Text extract:
☆ ☆ ☆
Configure availability zone support

  • Core service: No configuration required. The Data Factory core service automatically supports zone redundancy.

  • IRs:

    • An Azure IR: No configuration required. The Azure IR automatically enables zone redundancy.

    • An Azure-SSIS IR: No configuration required. An Azure-SSIS IR automatically enables zone redundancy when it's deployed with two or more nodes.

    • A SHIR requires you to configure your own resiliency, which includes spreading your nodes across multiple availability zones.

Capacity planning and management

  • Core service: The Data Factory core service scales automatically based on demand, and you don't need to plan or manage capacity.

  • IRs:

    • An Azure IR scales automatically based on demand, and you don't need to plan or manage capacity.

    • An Azure-SSIS IR requires you to specifically configure the number of nodes that you use. To prepare for availability zone failure, consider over-provisioning the capacity of your IR. Over-provisioning allows the solution to tolerate some degree of capacity loss and still continue to function without degraded performance. For more information, see Manage capacity by over-provisioning.

    • A SHIR requires you to configure your own capacity and scaling. Consider over-provisioning when you deploy a SHIR.

Behavior when all zones are healthy

This section describes what to expect when Data Factory resources are configured for zone redundancy and all availability zones are operational.

  • Traffic routing between zones: During normal operations, Data Factory automatically distributes pipeline activities, triggers, and other work among healthy instances in each availability zone.

  • Data replication between zones: In general, Data Factory is a stateless service, so no state needs to be replicated between zones.

    However, tumbling window triggers contain state, which might not be fully replicated between zones.

Behavior during a zone failure

This section describes what to expect when Data Factory resources are configured for zone redundancy and there's an availability zone outage.
☆ ☆ ☆
Extracted data:
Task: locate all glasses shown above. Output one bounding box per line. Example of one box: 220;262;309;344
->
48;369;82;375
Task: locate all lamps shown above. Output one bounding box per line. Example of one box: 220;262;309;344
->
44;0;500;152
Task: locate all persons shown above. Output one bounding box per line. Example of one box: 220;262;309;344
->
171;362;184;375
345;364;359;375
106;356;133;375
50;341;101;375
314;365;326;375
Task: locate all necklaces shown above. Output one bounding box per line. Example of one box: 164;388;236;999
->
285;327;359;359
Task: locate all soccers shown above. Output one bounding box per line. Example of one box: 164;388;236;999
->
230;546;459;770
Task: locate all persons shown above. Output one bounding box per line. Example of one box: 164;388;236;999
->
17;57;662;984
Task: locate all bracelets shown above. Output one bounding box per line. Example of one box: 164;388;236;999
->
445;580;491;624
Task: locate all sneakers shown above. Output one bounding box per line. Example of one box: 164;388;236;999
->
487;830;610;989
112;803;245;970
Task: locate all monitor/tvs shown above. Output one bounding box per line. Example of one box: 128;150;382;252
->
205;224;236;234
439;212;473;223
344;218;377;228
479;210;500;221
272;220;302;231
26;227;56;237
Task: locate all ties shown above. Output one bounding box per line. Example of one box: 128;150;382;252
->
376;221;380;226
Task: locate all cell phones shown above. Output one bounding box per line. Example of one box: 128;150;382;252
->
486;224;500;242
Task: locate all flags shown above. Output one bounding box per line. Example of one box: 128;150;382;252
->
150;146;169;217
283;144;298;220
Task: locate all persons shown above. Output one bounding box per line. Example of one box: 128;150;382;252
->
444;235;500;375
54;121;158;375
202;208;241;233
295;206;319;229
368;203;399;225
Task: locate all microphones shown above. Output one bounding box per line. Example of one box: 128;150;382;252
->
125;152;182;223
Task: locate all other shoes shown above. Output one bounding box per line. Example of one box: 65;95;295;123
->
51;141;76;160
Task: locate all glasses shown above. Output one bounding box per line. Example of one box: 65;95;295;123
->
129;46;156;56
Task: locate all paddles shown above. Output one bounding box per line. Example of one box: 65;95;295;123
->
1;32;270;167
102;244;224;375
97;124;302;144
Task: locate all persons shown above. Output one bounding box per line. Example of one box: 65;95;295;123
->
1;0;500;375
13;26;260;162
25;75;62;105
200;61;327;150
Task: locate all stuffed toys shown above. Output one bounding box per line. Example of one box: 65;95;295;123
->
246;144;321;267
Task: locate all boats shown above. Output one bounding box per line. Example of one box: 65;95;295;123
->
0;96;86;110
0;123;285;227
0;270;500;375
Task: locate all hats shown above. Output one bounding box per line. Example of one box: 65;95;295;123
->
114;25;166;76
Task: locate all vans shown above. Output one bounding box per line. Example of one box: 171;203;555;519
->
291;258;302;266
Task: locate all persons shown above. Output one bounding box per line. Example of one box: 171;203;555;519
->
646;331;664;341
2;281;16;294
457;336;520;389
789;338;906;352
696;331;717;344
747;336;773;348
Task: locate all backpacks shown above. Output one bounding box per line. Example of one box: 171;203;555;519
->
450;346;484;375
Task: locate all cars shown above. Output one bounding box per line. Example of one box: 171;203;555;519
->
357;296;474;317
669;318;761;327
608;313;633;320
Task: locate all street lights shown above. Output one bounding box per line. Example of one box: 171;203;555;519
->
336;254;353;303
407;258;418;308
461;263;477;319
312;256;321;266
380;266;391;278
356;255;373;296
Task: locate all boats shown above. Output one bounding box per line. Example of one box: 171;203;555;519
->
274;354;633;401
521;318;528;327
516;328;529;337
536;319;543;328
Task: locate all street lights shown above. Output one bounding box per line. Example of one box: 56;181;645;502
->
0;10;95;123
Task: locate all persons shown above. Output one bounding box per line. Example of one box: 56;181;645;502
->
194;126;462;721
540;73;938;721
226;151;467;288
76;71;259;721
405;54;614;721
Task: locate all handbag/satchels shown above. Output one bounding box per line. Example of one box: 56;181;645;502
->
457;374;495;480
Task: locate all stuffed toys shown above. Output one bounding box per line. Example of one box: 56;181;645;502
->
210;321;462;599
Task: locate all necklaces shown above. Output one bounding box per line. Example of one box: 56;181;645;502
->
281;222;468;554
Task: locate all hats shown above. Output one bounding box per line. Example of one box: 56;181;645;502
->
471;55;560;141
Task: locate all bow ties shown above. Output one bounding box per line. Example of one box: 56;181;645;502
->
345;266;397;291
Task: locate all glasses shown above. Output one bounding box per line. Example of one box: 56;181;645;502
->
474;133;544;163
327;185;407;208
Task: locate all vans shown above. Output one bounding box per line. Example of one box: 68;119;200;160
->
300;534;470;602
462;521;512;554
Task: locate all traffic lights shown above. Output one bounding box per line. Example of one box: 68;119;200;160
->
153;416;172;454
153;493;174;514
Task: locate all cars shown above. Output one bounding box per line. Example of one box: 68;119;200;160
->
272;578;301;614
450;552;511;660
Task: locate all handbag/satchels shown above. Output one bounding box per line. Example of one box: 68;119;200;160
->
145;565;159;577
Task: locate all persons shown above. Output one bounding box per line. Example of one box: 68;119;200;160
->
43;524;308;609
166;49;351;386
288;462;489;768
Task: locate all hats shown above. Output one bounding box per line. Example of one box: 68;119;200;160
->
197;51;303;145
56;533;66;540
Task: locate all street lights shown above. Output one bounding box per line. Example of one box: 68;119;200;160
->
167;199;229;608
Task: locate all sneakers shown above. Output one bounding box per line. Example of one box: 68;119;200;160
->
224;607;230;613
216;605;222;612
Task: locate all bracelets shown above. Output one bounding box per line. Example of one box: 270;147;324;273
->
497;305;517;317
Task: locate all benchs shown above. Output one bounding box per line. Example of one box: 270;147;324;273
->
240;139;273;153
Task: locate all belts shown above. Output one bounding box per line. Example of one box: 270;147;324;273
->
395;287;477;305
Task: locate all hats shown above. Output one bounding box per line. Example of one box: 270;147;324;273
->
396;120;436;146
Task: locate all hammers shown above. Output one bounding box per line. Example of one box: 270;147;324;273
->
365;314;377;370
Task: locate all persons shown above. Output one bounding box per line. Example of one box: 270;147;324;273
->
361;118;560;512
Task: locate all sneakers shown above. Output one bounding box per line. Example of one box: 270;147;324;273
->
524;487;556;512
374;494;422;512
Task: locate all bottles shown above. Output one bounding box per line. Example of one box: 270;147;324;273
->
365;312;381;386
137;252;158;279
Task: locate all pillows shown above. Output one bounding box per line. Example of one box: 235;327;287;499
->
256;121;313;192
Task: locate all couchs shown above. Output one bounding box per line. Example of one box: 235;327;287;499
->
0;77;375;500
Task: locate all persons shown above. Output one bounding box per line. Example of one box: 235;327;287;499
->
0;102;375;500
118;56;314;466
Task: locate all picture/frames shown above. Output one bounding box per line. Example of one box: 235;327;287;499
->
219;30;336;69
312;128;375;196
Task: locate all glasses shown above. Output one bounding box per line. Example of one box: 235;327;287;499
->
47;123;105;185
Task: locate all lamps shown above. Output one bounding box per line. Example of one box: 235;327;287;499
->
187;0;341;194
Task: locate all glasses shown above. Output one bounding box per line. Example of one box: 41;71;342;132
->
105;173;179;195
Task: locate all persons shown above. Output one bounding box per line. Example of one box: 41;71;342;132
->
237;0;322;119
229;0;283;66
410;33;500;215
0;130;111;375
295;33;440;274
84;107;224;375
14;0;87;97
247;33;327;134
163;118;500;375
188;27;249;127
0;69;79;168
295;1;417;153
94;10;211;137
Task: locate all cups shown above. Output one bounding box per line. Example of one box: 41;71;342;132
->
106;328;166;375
☆ ☆ ☆
Your objective:
In the Data Factory availability zone text above, under what condition does an Azure-SSIS IR automatically enable zone redundancy?

Reply to the task:
It does so when it's deployed with two or more nodes.